MPES obtém condenação de liderança do tráfico de drogas na Serra a 39 anos de prisão

O Ministério Público do Estado do Espírito Santo (MPES), por meio da Promotoria de Justiça de Serra, obteve a condenação de Romário Pereira dos Santos, mais conhecido como “Manelão”, a 39 anos, 4 meses e 15 dias de prisão por tripla tentativa de homicídio de Wesley Cavalcante Martins, Jordian Cavalcante Martins e Felipe de Tal.

O réu, que estava preso preventivamente, cumprirá a prisão em regime inicialmente fechado. O inquérito revelou que Romário era um dos principais líderes do tráfico de drogas de Carapina Grande, na Serra.

O Tribunal do Júri foi realizado na quarta-feira (13/08), no Fórum Criminal de Serra. Na ocasião, o Ministério Público sustentou os fatos da denúncia que levaram a decisão do júri de sentenciar o réu pelo crime de tripla tentativa de homicídio qualificado (por motivo torpe, com recurso que dificultou a defesa da vítima).

Entenda o caso

O crime ocorreu em 9 de março de 2012, em Serra. Romário, então com 20 anos, com outros indivíduos não identificados que portavam armas de fogo, tentou tirar a vida de Wesley Cavalcante Martins, Jordian Cavalcante Martins e Felipe de Tal, motivado por conflitos ligados ao tráfico de drogas na região. Os homicídios só não se consumaram porque as vítimas conseguiram fugir.

Denúncia

O Ministério Público ofereceu denúncia em 2015 em face de Romário por três tentativas de homicídio qualificado, com uso de arma de fogo e em contexto de disputa por território de tráfico. 

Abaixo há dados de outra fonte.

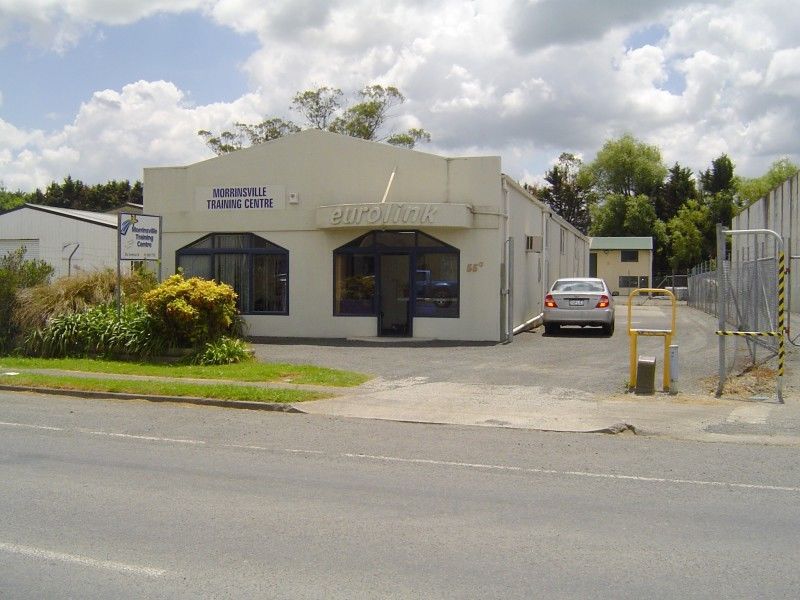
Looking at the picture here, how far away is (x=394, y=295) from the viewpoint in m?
21.6

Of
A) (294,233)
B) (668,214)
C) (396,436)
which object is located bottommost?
(396,436)

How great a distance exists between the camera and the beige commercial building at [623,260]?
226 ft

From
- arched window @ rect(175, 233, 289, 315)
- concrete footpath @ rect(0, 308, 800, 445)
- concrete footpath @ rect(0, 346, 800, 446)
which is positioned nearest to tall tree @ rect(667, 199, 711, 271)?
concrete footpath @ rect(0, 308, 800, 445)

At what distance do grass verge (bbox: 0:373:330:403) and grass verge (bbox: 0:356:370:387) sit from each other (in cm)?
112

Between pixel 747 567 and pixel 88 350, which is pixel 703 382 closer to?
pixel 747 567

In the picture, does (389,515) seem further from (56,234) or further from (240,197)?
(56,234)

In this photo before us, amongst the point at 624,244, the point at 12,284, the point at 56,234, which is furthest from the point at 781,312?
the point at 624,244

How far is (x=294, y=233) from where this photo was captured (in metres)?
21.9

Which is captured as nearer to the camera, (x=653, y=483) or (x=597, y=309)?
(x=653, y=483)

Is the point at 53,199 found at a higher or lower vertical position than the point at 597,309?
higher

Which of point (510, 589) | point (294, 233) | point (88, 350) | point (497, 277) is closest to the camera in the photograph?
point (510, 589)

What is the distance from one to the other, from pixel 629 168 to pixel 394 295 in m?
62.9

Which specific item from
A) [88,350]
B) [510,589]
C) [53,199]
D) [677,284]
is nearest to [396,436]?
[510,589]

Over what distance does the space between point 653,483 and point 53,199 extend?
7636 centimetres
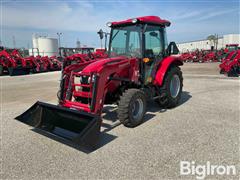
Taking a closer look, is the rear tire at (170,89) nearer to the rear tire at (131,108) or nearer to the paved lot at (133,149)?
the paved lot at (133,149)

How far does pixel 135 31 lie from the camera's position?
498cm

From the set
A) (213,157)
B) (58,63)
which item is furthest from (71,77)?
(58,63)

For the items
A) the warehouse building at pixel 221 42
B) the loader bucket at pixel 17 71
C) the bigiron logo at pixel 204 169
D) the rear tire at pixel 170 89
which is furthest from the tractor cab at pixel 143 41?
the warehouse building at pixel 221 42

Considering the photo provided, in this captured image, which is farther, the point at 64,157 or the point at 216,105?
the point at 216,105

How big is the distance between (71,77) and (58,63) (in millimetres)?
15881

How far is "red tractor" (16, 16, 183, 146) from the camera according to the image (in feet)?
12.7

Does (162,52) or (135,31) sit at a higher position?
(135,31)

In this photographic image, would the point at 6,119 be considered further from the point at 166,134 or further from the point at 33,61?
the point at 33,61

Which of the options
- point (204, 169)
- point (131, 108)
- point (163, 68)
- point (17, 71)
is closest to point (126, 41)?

Após instrução, foi proferida decisão de pronúncia em 29 de outubro de 2019, submetendo o acusado a julgamento pelo Tribunal do Júri.

O réu respondia à denúncia em liberdade. Contudo, as investigações constataram que ele seguia envolvido com o tráfico de drogas, exercendo, segundo apurado, o comando das atividades ilícitas na região de Carapina Grande, onde também estaria intimidando moradores. Diante disso, o Ministério Público requereu a prisão preventiva do réu antes da realização do Tribunal do Júri e o pedido foi atendido pela Justiça.

A condenação de Romário reforça o compromisso do MPES na defesa pela vida e na proteção da sociedade.